Re: [PATCH 2/4] mm: speed up mremap by 500x on large regions (v2)

2018-10-24 Thread Kirill A. Shutemov
On Fri, Oct 12, 2018 at 06:31:58PM -0700, Joel Fernandes (Google) wrote:
> diff --git a/mm/mremap.c b/mm/mremap.c
> index 9e68a02a52b1..2fd163cff406 100644
> --- a/mm/mremap.c
> +++ b/mm/mremap.c
> @@ -191,6 +191,54 @@ static void move_ptes(struct vm_area_struct *vma, pmd_t 
> *old_pmd,
>   drop_rmap_locks(vma);
>  }
>  
> +static bool move_normal_pmd(struct vm_area_struct *vma, unsigned long 
> old_addr,
> +   unsigned long new_addr, unsigned long old_end,
> +   pmd_t *old_pmd, pmd_t *new_pmd, bool *need_flush)
> +{
> + spinlock_t *old_ptl, *new_ptl;
> + struct mm_struct *mm = vma->vm_mm;
> +
> + if ((old_addr & ~PMD_MASK) || (new_addr & ~PMD_MASK)

--------------------------------------------------

#### Aim of the exercise:
Write what comes next in the mremap patch excerpt, starting right after its last line.

--------------------------------------------------

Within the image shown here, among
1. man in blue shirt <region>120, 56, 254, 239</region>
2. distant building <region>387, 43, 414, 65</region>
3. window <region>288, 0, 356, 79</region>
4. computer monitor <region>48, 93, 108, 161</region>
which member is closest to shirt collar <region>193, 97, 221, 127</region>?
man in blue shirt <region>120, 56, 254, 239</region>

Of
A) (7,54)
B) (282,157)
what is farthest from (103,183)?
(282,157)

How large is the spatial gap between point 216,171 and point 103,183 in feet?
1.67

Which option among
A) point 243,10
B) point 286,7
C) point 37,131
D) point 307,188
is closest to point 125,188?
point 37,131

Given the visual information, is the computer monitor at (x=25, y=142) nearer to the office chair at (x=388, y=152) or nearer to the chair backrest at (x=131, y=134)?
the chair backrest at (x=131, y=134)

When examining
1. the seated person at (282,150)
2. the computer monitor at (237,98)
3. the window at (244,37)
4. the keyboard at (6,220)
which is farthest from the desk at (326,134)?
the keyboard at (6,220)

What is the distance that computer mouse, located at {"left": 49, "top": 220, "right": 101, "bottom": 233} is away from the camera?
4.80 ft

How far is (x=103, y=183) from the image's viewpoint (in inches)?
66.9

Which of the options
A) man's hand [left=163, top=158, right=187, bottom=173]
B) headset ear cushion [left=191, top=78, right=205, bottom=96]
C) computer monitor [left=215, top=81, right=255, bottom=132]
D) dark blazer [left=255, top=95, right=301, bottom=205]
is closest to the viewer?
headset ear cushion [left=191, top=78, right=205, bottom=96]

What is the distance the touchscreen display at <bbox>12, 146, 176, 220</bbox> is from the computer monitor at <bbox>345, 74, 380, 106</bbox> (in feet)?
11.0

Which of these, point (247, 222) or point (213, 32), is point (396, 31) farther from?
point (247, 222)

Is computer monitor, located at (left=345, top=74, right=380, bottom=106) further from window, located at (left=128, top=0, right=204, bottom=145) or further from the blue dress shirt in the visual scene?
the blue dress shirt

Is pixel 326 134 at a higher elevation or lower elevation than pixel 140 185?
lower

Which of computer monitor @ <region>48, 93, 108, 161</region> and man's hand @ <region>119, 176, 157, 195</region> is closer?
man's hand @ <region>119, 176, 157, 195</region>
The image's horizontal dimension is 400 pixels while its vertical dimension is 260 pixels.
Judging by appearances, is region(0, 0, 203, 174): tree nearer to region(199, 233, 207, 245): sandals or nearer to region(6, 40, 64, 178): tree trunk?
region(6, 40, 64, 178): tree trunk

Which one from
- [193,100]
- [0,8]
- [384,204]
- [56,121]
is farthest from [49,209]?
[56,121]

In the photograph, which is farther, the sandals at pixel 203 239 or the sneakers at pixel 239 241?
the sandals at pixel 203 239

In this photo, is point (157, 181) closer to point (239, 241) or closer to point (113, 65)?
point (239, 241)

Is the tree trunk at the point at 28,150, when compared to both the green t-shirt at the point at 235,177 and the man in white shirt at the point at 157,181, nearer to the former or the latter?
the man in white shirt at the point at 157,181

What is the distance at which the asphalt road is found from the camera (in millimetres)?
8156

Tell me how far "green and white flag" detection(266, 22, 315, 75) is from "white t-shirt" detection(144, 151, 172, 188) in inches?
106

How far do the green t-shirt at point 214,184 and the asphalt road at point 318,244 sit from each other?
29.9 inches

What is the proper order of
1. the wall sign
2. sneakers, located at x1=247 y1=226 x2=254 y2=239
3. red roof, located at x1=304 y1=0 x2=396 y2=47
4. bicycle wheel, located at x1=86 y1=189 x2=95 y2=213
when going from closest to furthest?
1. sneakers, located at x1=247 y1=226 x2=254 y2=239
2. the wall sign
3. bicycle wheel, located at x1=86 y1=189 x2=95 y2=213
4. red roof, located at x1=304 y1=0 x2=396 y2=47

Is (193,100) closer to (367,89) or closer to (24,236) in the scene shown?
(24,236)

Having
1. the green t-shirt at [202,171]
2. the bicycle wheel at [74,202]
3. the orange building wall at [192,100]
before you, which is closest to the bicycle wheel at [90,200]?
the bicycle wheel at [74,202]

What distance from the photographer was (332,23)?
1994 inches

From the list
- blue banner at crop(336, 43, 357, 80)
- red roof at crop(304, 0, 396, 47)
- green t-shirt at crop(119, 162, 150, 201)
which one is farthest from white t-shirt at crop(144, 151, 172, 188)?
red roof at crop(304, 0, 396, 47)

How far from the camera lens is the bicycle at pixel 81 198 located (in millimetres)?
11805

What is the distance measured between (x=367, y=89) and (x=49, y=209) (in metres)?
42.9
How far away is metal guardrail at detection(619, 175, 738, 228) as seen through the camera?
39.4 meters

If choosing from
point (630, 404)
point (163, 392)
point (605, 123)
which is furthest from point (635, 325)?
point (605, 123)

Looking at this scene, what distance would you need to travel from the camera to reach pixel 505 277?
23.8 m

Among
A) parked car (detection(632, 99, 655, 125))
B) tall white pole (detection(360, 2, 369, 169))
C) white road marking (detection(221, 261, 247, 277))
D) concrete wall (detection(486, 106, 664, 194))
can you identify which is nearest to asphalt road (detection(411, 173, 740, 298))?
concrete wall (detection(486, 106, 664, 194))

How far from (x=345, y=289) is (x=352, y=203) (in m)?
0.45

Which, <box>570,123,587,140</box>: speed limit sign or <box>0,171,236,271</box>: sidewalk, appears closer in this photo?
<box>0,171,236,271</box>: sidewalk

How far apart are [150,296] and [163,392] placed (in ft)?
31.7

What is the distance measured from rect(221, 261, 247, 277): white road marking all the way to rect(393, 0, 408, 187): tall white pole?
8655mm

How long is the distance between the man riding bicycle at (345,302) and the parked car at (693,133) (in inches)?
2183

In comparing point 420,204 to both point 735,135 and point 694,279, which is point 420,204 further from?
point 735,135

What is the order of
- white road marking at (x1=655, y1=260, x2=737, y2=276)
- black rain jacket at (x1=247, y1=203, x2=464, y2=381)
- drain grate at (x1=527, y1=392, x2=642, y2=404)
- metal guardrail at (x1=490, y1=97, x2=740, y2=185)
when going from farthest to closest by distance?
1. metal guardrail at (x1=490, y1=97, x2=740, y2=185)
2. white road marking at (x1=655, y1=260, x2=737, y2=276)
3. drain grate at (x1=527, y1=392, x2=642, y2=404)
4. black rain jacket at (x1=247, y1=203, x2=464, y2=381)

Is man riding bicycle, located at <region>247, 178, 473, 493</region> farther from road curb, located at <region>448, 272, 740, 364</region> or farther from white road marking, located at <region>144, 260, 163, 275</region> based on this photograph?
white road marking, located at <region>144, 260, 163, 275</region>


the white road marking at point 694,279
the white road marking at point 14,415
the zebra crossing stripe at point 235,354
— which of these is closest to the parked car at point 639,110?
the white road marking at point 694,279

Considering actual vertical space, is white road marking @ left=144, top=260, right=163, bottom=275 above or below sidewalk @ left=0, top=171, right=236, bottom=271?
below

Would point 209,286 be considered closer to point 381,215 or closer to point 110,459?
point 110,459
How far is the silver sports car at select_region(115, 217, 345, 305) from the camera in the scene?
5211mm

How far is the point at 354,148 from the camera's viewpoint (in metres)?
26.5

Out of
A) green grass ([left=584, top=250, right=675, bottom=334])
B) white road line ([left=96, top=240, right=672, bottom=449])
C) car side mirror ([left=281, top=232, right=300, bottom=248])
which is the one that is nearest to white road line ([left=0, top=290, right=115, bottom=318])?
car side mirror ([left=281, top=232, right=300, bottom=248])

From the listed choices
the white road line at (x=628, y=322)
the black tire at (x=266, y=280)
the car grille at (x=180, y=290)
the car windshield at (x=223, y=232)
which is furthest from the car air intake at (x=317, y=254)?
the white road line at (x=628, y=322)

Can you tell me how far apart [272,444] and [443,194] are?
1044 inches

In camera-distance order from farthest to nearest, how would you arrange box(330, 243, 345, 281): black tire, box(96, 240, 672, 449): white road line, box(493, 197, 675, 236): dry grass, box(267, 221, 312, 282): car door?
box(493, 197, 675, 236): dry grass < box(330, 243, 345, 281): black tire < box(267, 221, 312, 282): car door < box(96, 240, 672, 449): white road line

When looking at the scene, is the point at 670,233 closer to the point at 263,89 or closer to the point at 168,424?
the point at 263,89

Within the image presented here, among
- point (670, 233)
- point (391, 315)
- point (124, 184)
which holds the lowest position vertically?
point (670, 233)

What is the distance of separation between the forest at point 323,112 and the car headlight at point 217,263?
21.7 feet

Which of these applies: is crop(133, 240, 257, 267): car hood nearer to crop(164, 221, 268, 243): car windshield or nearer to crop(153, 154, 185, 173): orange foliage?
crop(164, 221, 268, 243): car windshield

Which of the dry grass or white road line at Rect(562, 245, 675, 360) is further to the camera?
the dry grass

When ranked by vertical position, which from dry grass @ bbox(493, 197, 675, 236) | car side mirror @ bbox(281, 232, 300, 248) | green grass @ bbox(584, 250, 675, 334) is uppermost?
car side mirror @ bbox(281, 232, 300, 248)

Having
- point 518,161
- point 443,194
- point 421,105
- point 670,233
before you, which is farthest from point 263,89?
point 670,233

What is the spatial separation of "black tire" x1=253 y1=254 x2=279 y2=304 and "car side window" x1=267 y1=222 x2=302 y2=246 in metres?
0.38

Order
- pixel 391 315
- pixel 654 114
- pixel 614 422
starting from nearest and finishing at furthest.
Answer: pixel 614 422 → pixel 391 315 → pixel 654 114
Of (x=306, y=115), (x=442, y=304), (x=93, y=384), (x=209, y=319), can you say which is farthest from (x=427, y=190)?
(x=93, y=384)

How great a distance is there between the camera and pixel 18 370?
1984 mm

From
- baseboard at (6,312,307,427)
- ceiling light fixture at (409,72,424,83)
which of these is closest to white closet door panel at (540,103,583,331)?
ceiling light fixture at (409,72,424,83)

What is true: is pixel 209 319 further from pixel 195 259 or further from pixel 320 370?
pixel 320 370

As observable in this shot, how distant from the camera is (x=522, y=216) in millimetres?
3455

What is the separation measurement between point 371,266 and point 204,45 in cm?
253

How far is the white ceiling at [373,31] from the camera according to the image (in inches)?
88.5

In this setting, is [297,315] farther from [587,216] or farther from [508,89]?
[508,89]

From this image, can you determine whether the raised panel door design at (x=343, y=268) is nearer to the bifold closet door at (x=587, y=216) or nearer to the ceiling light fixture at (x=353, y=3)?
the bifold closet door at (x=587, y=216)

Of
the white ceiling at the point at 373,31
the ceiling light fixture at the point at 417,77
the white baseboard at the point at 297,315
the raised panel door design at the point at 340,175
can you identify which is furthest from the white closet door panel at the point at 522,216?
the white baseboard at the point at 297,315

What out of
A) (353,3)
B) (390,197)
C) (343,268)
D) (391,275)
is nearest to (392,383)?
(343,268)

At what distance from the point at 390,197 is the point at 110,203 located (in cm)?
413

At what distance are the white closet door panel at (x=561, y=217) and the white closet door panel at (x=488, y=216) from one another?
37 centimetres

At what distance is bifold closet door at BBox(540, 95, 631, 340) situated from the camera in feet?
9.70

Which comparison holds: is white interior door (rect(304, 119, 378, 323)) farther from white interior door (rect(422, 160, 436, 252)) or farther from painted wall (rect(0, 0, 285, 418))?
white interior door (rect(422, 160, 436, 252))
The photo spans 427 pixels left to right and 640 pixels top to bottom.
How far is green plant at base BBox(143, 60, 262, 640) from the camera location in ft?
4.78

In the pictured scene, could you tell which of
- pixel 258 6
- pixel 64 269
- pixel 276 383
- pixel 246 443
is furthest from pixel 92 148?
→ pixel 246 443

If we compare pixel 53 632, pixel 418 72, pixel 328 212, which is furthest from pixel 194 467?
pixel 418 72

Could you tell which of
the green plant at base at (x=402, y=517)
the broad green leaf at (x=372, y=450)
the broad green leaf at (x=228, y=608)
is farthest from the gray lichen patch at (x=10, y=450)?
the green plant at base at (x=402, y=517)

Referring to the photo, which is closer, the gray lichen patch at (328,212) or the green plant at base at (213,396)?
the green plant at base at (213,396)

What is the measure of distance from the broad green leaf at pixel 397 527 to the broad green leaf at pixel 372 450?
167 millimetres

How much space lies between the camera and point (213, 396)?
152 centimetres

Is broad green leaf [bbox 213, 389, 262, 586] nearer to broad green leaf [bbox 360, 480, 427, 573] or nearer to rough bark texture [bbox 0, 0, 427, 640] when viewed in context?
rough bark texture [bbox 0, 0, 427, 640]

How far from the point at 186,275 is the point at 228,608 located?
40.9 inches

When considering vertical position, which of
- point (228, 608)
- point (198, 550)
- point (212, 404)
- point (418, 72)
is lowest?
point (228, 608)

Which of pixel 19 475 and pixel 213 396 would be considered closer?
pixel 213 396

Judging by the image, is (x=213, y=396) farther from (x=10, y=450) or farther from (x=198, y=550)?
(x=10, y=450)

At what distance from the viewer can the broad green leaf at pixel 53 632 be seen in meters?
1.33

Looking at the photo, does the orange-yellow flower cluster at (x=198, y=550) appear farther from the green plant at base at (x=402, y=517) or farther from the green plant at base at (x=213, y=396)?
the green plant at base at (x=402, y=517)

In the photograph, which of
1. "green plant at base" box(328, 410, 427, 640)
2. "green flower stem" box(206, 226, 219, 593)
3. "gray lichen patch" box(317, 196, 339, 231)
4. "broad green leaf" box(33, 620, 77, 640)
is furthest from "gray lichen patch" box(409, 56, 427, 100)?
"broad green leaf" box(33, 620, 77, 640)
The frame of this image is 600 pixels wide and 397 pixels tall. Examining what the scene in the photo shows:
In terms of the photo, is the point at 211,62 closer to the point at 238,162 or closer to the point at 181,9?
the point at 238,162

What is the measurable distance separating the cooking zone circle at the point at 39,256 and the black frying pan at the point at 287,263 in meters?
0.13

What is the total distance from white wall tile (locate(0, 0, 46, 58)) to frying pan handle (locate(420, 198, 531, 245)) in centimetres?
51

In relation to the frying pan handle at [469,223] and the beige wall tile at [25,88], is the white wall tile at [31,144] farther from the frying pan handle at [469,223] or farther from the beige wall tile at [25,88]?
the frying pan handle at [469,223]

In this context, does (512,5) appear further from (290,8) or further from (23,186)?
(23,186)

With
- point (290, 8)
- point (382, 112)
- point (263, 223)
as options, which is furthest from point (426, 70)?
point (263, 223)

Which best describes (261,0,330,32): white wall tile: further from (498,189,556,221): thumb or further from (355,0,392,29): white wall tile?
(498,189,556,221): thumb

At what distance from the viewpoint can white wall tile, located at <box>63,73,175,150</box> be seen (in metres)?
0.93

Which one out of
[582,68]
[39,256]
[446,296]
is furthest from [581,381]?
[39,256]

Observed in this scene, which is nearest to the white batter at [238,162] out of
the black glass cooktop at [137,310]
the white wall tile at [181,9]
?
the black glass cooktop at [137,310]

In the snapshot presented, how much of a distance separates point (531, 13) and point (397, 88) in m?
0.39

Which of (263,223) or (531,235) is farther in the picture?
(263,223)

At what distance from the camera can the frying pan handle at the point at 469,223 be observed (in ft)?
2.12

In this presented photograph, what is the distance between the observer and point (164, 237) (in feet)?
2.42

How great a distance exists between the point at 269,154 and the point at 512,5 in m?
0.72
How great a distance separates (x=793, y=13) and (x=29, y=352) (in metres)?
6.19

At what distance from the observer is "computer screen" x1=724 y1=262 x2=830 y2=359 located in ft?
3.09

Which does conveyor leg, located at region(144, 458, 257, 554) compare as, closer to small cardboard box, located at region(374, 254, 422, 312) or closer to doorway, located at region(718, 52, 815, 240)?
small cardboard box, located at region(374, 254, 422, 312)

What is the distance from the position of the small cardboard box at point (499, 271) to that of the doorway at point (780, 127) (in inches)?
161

--------------------------------------------------

#### Response to this exercise:
> + || old_end - old_addr < PMD_SIZE)
> + return false;
> +
> + /*
> +  * The destination pmd shouldn't be established, free_pgtables()
> +  * should have release it.
> +  */
> + if (WARN_ON(!pmd_none(*new_pmd)))
> + return false;
> +
> + /*
> +  * We don't have to worry about the ordering of src and dst
> +  * ptlocks because exclusive mmap_sem prevents deadlock.
> +  */
> + old_ptl = pmd_lock(vma->vm_mm, old_pmd);
> + if (old_ptl) {

How can it ever be false?

> + pmd_t pmd;
> +
> + new_ptl = pmd_lockptr(mm, new_pmd);
> + if (new_ptl != old_ptl)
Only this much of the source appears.